The reduction in tax attributes is made after the determination of the tax imposed for the taxable year of the discharge.

When reducing NOL or capital loss carryovers, the reduction in tax attributes must be in the order of the taxable years that each carryover was created in.

When reducing general business credit or foreign tax credit carryovers, the reduction in tax attributes must be made in order that the carryovers are taken into account.

====Policy reasons behind reducing tax attributes====

In the case of excluding COD income from gross income, that policy prevents creating a new tax burden on insolvent and bankrupt taxpayers, who are likely in a situation where they financially need that benefit, and who would likely be difficult or impossible to collect from.

However, in the case of reducing the taxpayer's tax attributes, this policy does not create a new tax burden on the taxpayer. It instead reduces tax credits and carryforwards that would be used to offset future earned income.

If a taxpayer's tax attributes were not reduced, taxpayers could intentionally create large tax attributes by creating debt, cancelling the debt, and unjustly reducing their future taxes without paying on the debt. For example, a taxpayer could intentionally run up large amounts of business debt and losses, creating a large NOL. Then, after filing a bankruptcy to wipe out the debt, they could use the NOL carryforward for up to twenty years or until it was exhausted.

====Amount of reduction of tax attributes====

The reductions in tax attributes are dollar-for-dollar to the amount of excluded COD income for the: NOL, capital loss carryover, and basis reduction. The reductions in tax attributes are 331/3 cents-for-dollar of amount of excluded COD income for the: general business credit, maximum tax credit, passive activity loss and credit carryovers, and foreign tax credit carryovers.

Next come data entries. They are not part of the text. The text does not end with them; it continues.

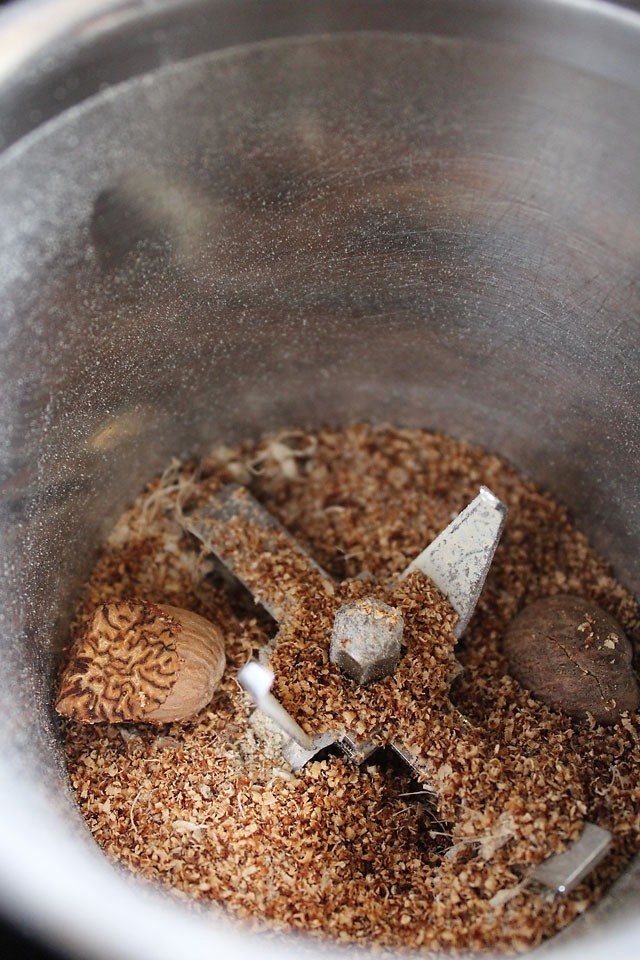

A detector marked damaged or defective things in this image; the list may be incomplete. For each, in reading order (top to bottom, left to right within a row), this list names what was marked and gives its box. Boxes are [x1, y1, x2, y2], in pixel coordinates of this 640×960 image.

broken nutmeg piece [55, 596, 226, 724]
broken nutmeg piece [502, 596, 636, 724]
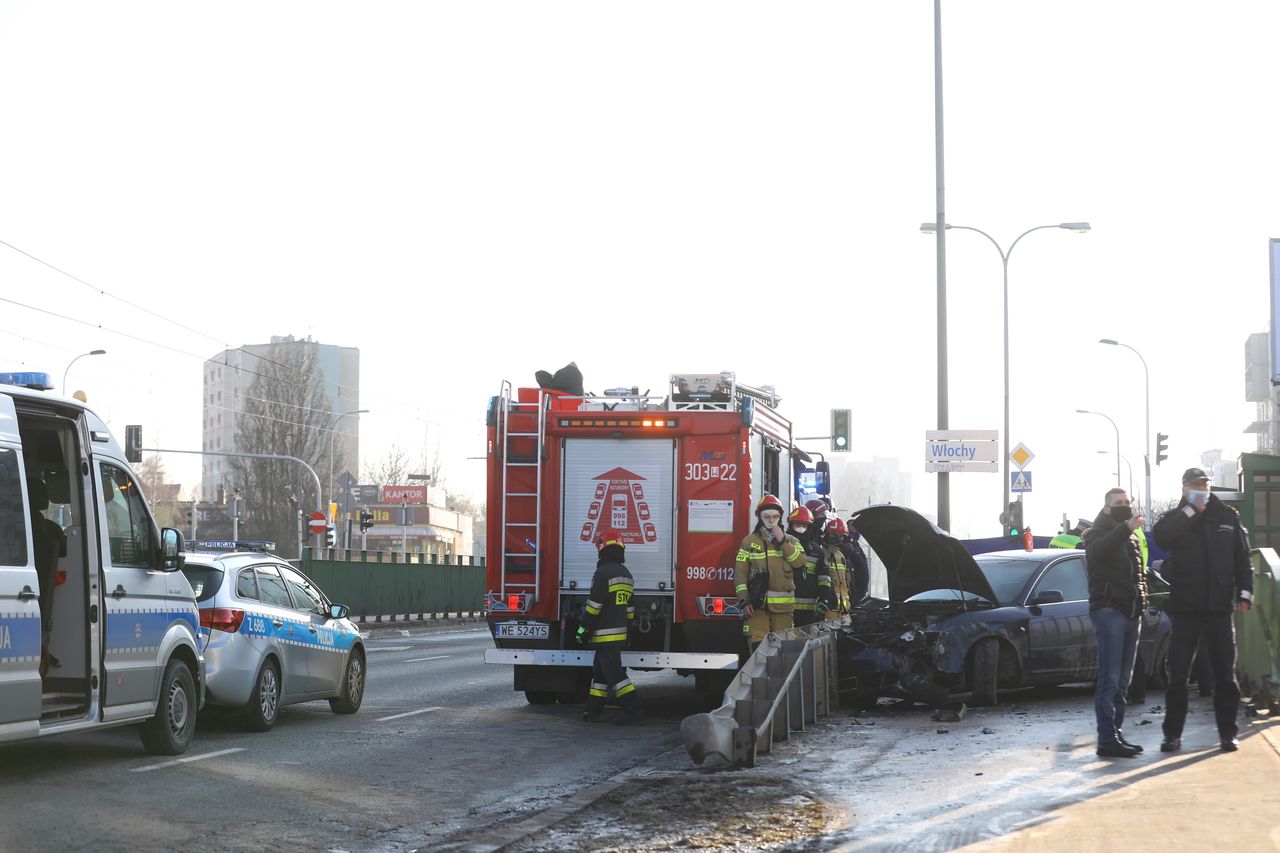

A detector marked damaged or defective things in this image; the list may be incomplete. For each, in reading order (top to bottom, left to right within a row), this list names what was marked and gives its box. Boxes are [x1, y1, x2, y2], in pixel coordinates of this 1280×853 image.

damaged dark car [839, 504, 1172, 701]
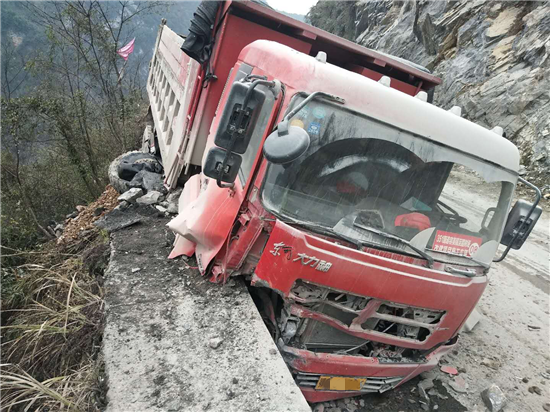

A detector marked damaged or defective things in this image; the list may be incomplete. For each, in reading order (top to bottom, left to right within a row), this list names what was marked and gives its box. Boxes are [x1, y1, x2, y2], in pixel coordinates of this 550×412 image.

cracked windshield [264, 98, 516, 262]
damaged front bumper [280, 340, 458, 404]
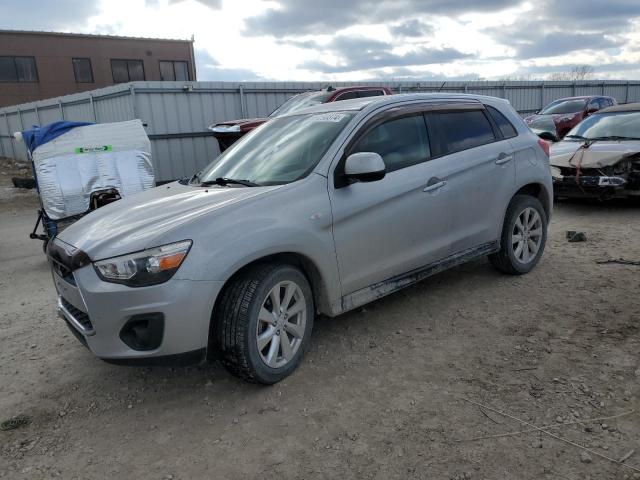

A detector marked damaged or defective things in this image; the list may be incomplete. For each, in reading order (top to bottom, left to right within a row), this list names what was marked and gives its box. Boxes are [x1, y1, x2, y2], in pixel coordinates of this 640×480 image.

damaged front end [552, 149, 640, 200]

====NOL special treatment for S corporation====

S corporations do not have net operating losses (NOL). Instead, the concept of NOL is handled at the shareholder level. Each shareholder must treat any loss or deduction that exceeds their stock and debt basis as a suspended (disallowed) loss, which carries forward indefinitely until applied toward future earned income pass through by the S corporation.

So that the shareholders of an S corporation do not receive a tax benefit when individuals or other forms of business would not, when reducing tax attributes current year NOL is substituted by the shareholders' current year disallowed loss, and the NOL carryovers are substituted by the shareholders' disallowed loss carryovers. The tests for exclusion of cancellation-of-debt income still happen at the S corporation level.

Furthermore, on March 9, 2002, President Bush signed the Job Creation and Worker Assistance Act of 2002. This act prohibited shareholders from increasing basis for their portions of the S corporation's excluded cancellation-of-debt income, for discharges of indebtedness after October 11, 2001. This effectively overturned the January 9, 2001, U.S. Supreme Court decision to allow such increases in basis in Gilitz v. Commissioner, 531 U.S. 206 (2001).

====Election to reduce basis first====

A taxpayer may elect to apply the tax attribute reduction first against the basis of depreciable property of the taxpayer, not to exceed the aggregate adjusted bases of the depreciable property held by the taxpayer as of the beginning of the taxable year following the taxable year of the discharge.

====In case of separate bankruptcy estate====

If a separate bankruptcy estate was created, the trustee must reduce the bankruptcy estate's tax attributes by the cancelled debt. The taxpayer then "inherits" the ending tax attributes of the bankruptcy estate.